> _The data_
◇ ◇ ◇ ◇ ◇ ◇ ◇

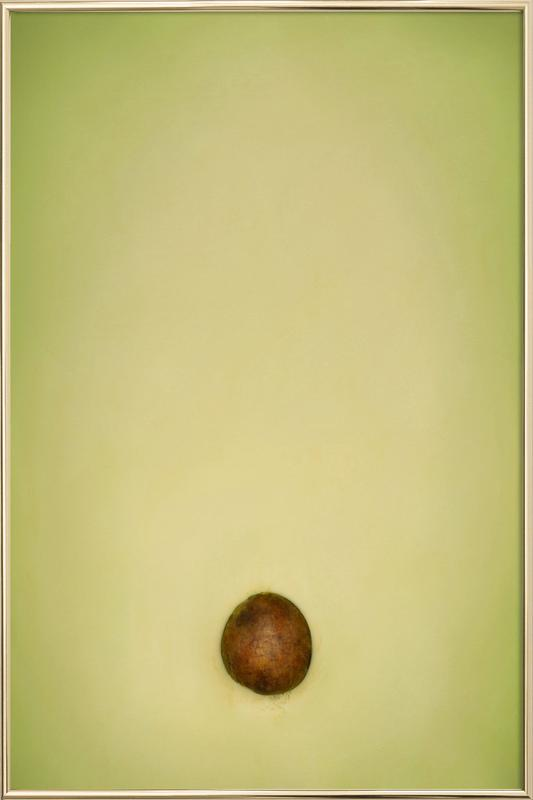 Avocado Poster in Aluminium Frame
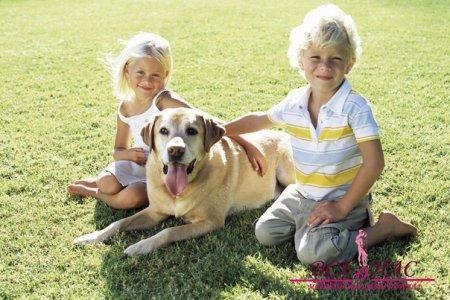 Лабрадор – это идеальная собака для семьи.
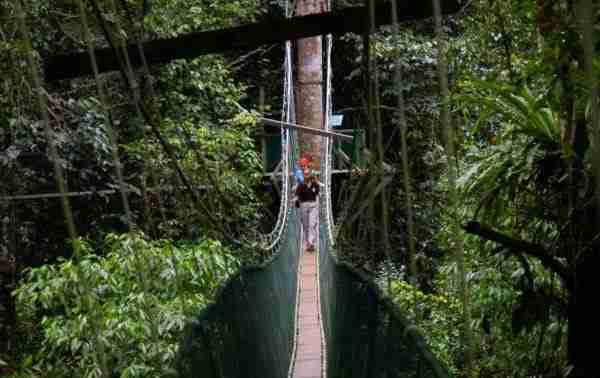 Skywalk Canopy, το μεγαλύτερο μονοπάτι πάνω στα δέντρα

◇ ◇ ◇ ◇ ◇ ◇ ◇

> _About this task_
Restate the listing word for word and drop the pictures.

> _Task response_
 Avocado Poster in Aluminium Frame
 Лабрадор – это идеальная собака для семьи.
 Skywalk Canopy, το μεγαλύτερο μονοπάτι πάνω στα δέντρα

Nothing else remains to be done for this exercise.